Personal information
- Nickname: Silent Assassin
- Nationality: Filipino
- Born: Miel Balinton Fajardo January 1, 2000 (age 26) San Francisco, Agusan del Sur, Philippines
- Height: 1.63 m (5 ft 4 in)
- Weight: Junior Flyweight Flyweight

Boxing career
- Reach: 165 cm (65 in)
- Stance: Orthodox

Boxing record
- Total fights: 19
- Wins: 14
- Win by KO: 12
- Losses: 3
- Draws: 2

= Miel Fajardo =

Filipino boxer (born 2000)

	Miel Balinton Fajardo (born 1 January 2000) is a Filipino professional boxer who held the OPBF light flyweight title from August 2023 to April 2024.

== Professional career ==
=== Light flyweight ===
==== Early years ====
Miel Fajardo made his professional debut on November 5, 2016, earning a draw against fellow debutant Gringo Navarro.

On August 26, 2018, Miel Fajardo fought ArAr Andales after winning against Joel Ramos via TKO, whereas Andales won controversially. Fajardo won his next bout against Rico Saonoy via TKO in the 3rd Round.

=== Flyweight ===
Miel Fajardo moved up to flyweight after beating out Saonoy, and made his flyweight debut against undefeated Chinese, Xiang Li at Qingdao, China, whereas Xiang Li lost via Majority decision.

After beating Xiang Li, Fajardo fought Filipino Martin Cordova where he won and won against 2 more Chinese at China.

==== Fajardo vs. Gauto ====
After beating Fernan Agencia and tying with Bienvenido Ligas, Fajardo sets his eyes on undefeated Argentinian boxer Agustin Mauro Gauto. In the last 10 seconds of the 1st Round, Gauto went down via left hand, In the 2nd Round Gauto went down 2 times and manages to stand up again until the referee decides to step in and called stop the bout.

==== Fajardo vs. Jiamthong ====
On December 28, 2022, Miel Fajardo fought Thai boxer Sarawut Jiamthong for the Asian Boxing Federation flyweight title. Fajardo earned a 10-seconds KO win and some even said 7-seconds win. Many considered this Match as the Fastest Knockout in Professional boxing.

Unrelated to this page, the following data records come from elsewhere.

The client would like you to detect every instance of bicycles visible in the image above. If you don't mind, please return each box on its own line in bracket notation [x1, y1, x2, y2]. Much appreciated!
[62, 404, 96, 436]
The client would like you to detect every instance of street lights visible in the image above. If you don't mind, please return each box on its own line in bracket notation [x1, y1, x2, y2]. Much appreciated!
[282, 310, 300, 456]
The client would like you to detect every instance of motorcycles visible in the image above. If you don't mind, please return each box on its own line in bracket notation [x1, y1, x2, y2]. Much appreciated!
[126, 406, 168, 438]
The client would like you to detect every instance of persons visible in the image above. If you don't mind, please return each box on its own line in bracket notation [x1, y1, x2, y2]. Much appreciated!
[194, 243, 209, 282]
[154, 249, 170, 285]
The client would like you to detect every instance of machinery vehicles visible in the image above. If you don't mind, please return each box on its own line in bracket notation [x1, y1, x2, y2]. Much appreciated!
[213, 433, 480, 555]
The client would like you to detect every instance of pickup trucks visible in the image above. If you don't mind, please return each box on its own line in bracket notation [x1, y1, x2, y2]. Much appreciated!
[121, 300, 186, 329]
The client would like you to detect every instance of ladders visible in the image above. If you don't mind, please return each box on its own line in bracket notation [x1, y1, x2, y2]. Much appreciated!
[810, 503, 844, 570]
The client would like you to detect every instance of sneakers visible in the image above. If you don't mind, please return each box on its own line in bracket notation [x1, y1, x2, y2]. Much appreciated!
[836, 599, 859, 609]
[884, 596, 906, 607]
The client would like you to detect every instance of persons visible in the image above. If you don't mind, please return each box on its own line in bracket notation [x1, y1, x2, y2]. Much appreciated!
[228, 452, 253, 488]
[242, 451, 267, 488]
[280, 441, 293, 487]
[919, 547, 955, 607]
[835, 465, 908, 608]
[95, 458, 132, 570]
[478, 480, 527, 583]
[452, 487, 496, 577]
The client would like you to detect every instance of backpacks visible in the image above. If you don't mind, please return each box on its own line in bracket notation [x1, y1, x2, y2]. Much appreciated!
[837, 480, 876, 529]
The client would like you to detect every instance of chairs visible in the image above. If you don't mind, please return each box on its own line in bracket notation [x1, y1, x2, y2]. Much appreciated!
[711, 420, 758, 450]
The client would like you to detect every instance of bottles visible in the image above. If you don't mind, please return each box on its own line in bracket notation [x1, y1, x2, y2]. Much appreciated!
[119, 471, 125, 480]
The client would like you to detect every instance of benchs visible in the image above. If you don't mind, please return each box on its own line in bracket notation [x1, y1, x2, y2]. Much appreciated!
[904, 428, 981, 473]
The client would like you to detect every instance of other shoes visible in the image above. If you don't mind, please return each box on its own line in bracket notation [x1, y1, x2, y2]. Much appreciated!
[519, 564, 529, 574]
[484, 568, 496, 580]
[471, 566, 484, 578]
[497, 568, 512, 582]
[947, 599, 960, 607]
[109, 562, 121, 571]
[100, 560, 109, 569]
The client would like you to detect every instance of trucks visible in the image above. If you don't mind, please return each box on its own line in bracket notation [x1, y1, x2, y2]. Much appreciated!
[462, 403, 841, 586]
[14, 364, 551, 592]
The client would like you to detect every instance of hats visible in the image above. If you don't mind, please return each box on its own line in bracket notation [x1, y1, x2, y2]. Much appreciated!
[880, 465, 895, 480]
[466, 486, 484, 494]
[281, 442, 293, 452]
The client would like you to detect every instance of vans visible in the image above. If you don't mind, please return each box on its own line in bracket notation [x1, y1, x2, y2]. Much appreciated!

=== Return to light flyweight ===
==== Cancelled bout against Nhlanhla Tyirha ====
On May 29, 2023, it was reported that Miel Fajardo would fight South African prospect Nhlanhla Tyirha casting as the Co-main event of the Sivenathi Nontshinga vs Regie Suganob bout. Suddenly on June 28, 2023, Miel Fajardo pulled out as Weekend tournament looms. Whereas Fajardo was replaced by George Kandulo, a Malawian boxer.

==== Fajardo vs. Gabunilas ====
On July 15, 2023, it was reported that Miel Fajardo would face fellow Filipino prospect, "Angas ng Cebu" ("Arrogant of Cebu") John Paul Gabunilas on August 15, 2023, at Hoops Dome for the vacant OPBF light flyweight title. The match began, and within just a few seconds, Gabunilas was already downed, after that, Gabunilas stood up but was wobbly, not long after, Gabunilas got knocked down again, Once again, Gabunilas stood up, but he was dropped for the third time, this time, the Referee stopped the bout, making Fajardo win the vacant OPBF light flyweight title, this also serves him, his 3rd KO/TKO win within the First Round in a row.

====Fajardo vs. Simsri====
On January 2, 2024, Fajardo hinted a picture of a Thai boxer's record on BoxRec, showing an intimidating 32–1 record and rated best active Thai light flyweight boxer by BoxRec prior to the time, on his Facebook "Story", by depending on the hinted stats, Thanongsak Simsri completes all the requirements. On the next day, the bout has been confirmed by News article writer Carlos Costa, the article also states that Fajardo will be defending his OPBF light flyweight title and the event will be held at the Land of the Rising Star, Japan (at Osaka) on April 13, 2024, and on February 3, 2024, a news article featuring the bout from The Ring is released. Miel Fajardo was undoubtedly outclassed by the more experienced and technical Simsri, although Fajardo knocked Simsri down in the tenth round, it was not enough, Simsri survived the challenge en route to Simsri becoming the new OPBF light flyweight champion via unanimous decision.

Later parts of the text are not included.